The fine, the latest effort by California regulators to crack down on telephone company abuses, is the largest penalty ever imposed on a long- distance provider.
“Overzealous, corrupt behavior should be deterred,” said Geoffrey Brown, a member of the California Public Utilities Commission.
In some cases, the PUC said that Qwest could not produce any evidence that customers requested the service. In other instances, the agency said Qwest telemarketers forged customer letters or falsified audio tapes authorizing the change.
In one instance, Qwest responded to a customer’s complaint by sending him a disk that purportedly contained a voice recording of his wife authorizing the switch.
“The file is in a language neither my wife or I speak and was very fast,” the customer told the PUC. “It was obviously faked!”
Overall, the agency said it uncovered more than 70,000 complaints that customers were slammed or switched without permission including at least 3,500 that the PUC ruled were valid. Most of the complaints were logged in 1999 and 2000 and related to its LCI International Telecommunications subsidiary.
In addition, the PUC found that Qwest “crammed” unauthorized charges on the bills of thousands of other customers, mostly Spanish or Asian speakers.
California is just the latest state to sanction Qwest for putting unauthorized charges on consumers’ bills, a practice known as slamming or cramming . At least a dozen other states have fined Qwest, one of the largest U.S. phone companies, for such violations.
In July, Qwest agreed to pay $3.25 million to settle slamming complaints in Florida. And two years ago, Qwest agreed to pay $1.5 million to settle slamming charges lodged by the Federal Communications Commission.
But California’s fine stands out because of its size, eclipsing an $8.5 million settlement struck with WorldCom in March over slamming, cramming and deceptive marketing.
Qwest spokesman Chris Hardman called the $20 million fine “grossly excessive, unnecessary and harmful.”
Hardman said the company has already provided refunds to customers and fired outside telemarketing firms found guilty of slamming or cramming.
“The fine,” Hardman said, “is unnecessary in light of the extensive and effective measures Qwest has long since taken to virtually eliminate slamming and cramming.”

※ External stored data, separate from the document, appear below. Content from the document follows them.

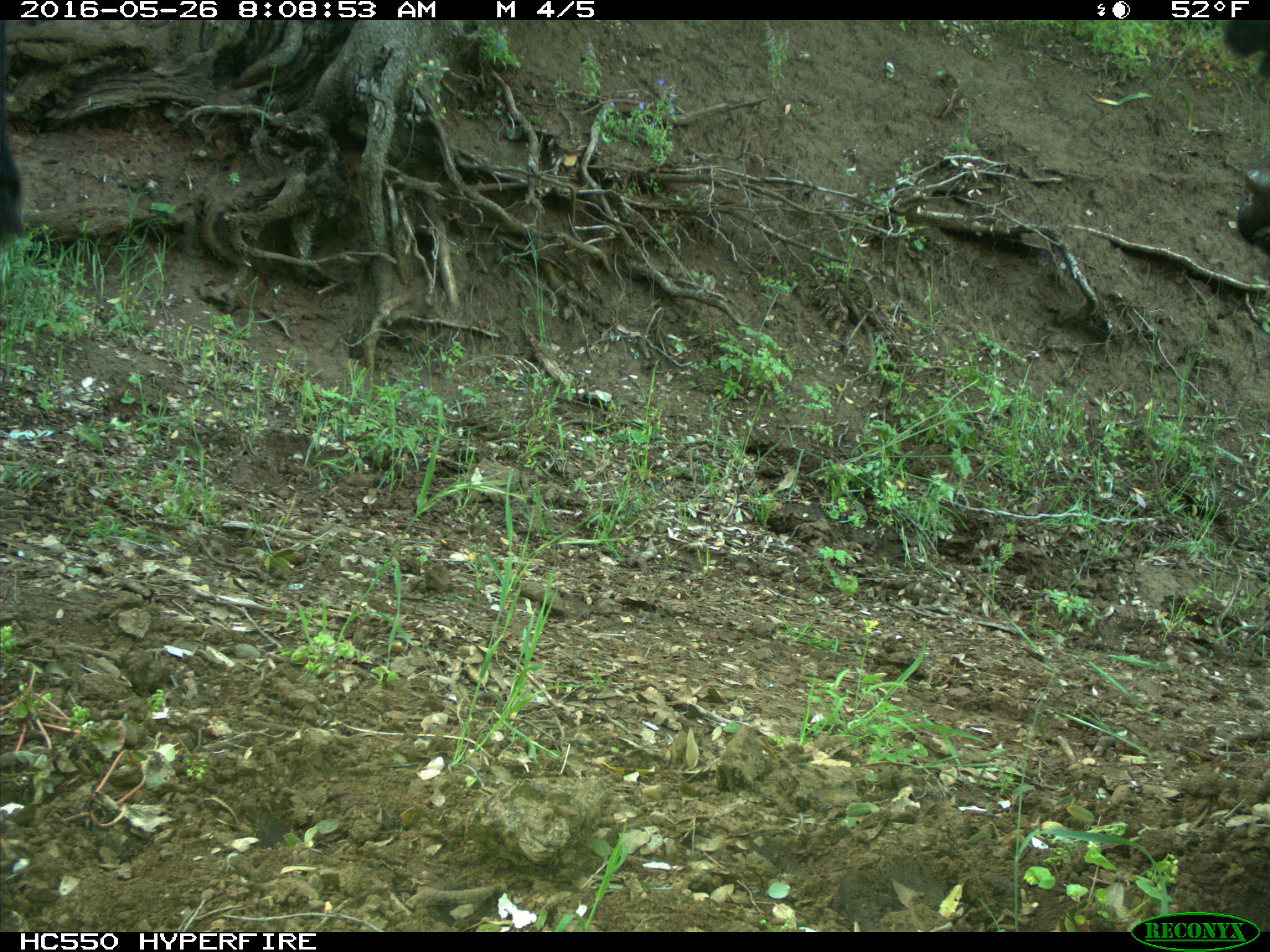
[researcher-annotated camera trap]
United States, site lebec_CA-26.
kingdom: Animalia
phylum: Chordata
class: Mammalia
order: Artiodactyla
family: Bovidae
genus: Bos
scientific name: Bos taurus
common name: domestic cow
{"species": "Bos taurus (domestic cow)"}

The $20 million fine, earmarked for the state treasury, is actually less than the $38 million originally proposed last year by a PUC administrative law judge.
But it’s more than the $11.4 million fine proposed by PUC Commissioner Henry Duque.

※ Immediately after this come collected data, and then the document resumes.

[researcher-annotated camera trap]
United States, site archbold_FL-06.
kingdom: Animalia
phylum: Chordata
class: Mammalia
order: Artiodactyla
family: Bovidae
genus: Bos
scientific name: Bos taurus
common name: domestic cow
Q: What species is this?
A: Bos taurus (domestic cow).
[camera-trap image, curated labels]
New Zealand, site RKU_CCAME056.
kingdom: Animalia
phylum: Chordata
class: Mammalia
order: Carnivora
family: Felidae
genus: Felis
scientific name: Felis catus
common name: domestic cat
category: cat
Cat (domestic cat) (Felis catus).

Duque argued that the $20.3 million fine is too high, given Qwest’s efforts to reduce the complaints and its relatively small presence in the state.

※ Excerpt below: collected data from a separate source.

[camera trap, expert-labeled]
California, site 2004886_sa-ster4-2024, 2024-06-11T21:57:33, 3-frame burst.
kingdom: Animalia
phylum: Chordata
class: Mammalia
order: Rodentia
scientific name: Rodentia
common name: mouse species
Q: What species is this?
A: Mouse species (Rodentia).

Though Qwest, which bought US West, is the dominant local telephone company in many Western states, the Denver phone company likely has less than 1 percent of the state’s long distance market.
In addition to the fine, the PUC ordered Qwest to give full refunds to customers within 90 days. (Despite Qwest’s claim, the PUC said Qwest provided refunds only to some customers.)
Regulators also ordered Qwest to take additional steps to protect consumers,
such as providing closer supervision of outside telemarketers and providing more information in foreign languages.
Pacific Bell, California’s largest telephone company, holds the record for a PUC fine. Pac Bell agreed to a $27 million fine in July for DSL billing snafus. And last year, the PUC fined Pac Bell more than $25 million for deceptive marketing practices.